Thomas’s philosophy is to make things happen in the woods.

“I don’t wait for things to happen; I want to make them happen,” he said. “I have success with run-and-gun turkey hunting, and my basic pattern is simple. I map out several places to hunt, and I’ll slip in by vehicle, walk a short distance and give the gobblers my best calling stuff. I focus calls in different directions, give turkeys a little time and call again. Then I’ll move to a new area. I am looking for a gobbler willing to gobble at my calls. This is not the only way to be successful; slower and subtle tactics work for many, but this fast-paced hunting is successful for me, and it’s the way I enjoy turkey hunting.”

Thomas said he’ll hut open fields, creek bottoms, food plots and ridges late in the season, preferring to work a variety of different spots.

“I know hunters that set up in a blind, put out decoys and are stationary for three or four hours,” Thomas said. “That will produce turkeys, but it is not my style. If I sit still for that long, I might as well be deer hunting.” 

Thomas said that as the end of the season approaches, he scouts for new places or targets areas where he heard gobblers before the season or during the early season.

“I watch access areas on public and private lands where I have permission to hunt, especially where a hunter must park along the road and walk in,” he said. “I begin to note fewer and fewer vehicles parked in many areas. After a week or so of no human intrusion, I feel the reduction in pressure, coupled with fewer hens, can be a great time to give those gobblers a call, literally.

“When the pressure reduces, it can help tremendously in terms of getting a gobbled response,” he said. “That doesn’t make it easy, but does make the situation better. The first encounter with a turkey is usually the best opportunity to take him. If I don’t kill him, that gobbler will begin to understand anyone’s calling and hunting patterns and will actually pattern the hunter. On a previously worked bird, I will approach via a different route, even if I have to travel a longer distance. I’ll use different calling methods and perhaps different calls. If I cut at him previously, I may yelp and cluck the next time.”

Thomas said good calling is still essential but he will let the gobbler dictate how he calls.

“During late season, I do adjust my calling for the pressure gobblers have felt whether by me or others,” he said. “I still call aggressively, but not overbearing. I do have to have a bit more patience in late season once I get a bird to gobble and target a specific turkey.”

Thomas said that getting out early is productive, but depending on his schedule, he often gets into the woods mid-day and hunts until evening.  
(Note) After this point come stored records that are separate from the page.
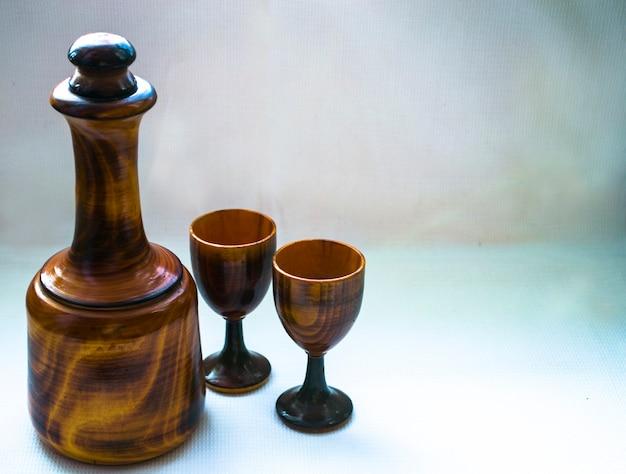 Fles en stapels uit hout gesneden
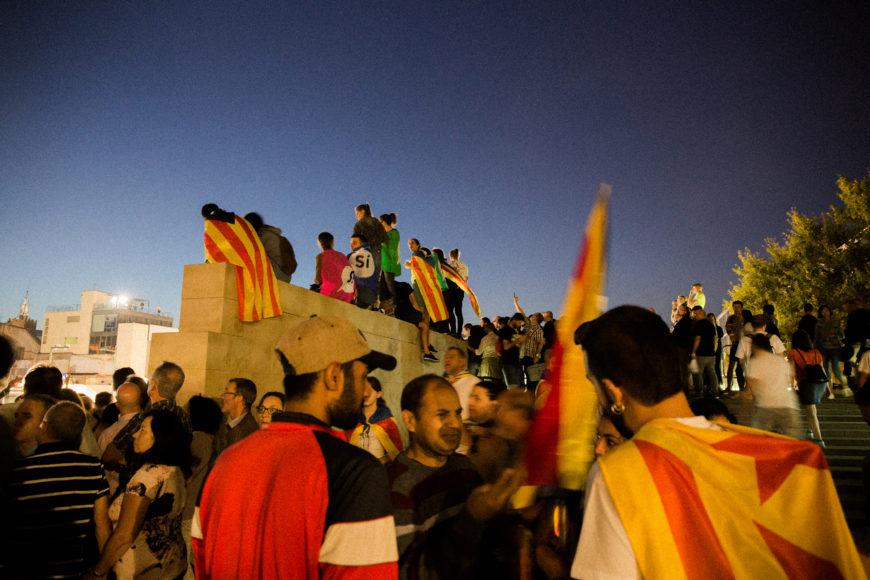 """29 de septiembre. Miles de personas acuden al cierre de campaña en Montjuïc, donde, entre conciertos y suspenso por los días siguientes, Puigdemont declara que """"hoy ya hemos ganado"""". Esperan el 1-O sin miedo y listos a ejercer su derecho al voto."""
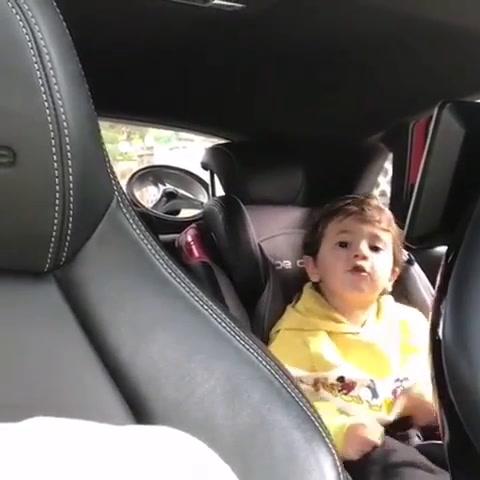 El tierno video de Mateo, el hijo más chico de Messi que canta en catalán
“Mid-day and afternoons suit my preferred hunting style anyway, and it’s also a time when the woods are nearly empty of other hunters,” said Thomas, who casts a wide net in search of late season gobblers, often finding turkeys where he hasn’t seen or heard them previously. 

“I think with fewer hens available, some of the gobblers get mobile,” he said. “Typically, gobblers have a comfortable home range, but when hens are scarce, they may travel. Because of that trait, I check areas with good turkey habitat, even if birds have not been heard all season.”
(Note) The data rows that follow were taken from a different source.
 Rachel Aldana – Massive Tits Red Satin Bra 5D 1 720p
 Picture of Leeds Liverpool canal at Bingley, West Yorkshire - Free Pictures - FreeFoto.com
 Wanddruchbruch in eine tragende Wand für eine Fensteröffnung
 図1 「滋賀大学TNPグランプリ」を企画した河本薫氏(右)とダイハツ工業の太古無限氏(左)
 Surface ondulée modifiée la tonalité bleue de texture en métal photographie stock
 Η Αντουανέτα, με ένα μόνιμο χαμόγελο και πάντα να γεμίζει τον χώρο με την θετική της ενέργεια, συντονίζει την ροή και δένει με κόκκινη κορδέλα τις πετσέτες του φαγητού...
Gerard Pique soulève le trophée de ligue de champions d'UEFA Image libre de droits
Thomas said more gobblers are available than most hunters think.

“If you’ve got the right sound, rhythm and confidence, you can kill turkeys during late season being aggressive,” he said. “If you can make the sound, it’s all good. To be successful during late season, I key on three other essential factors.

“First you need the desire to keep hunting,” Thomas said. “You must be willing to go when you can, morning or afternoon. Next, you’ve got to have places to go that have gobblers, and that comes from doing research, scouting and being observant. Finally, have confidence and initiative to stay with it. You may need to move and hunt multiple areas. It’s not a lazy hunter’s game, and if spring weather gets you thinking about fishing, you need to go get in a boat. But it’s an extremely productive time to tag a gobbler.”

Whether you prefer aggressive tactics or decide to slow-roll it for gobblers, the truth is, great gobbler action exists late in the season. Plan your hunt and hunt your plan, because it’s a long 10 ½ months before we can do it again.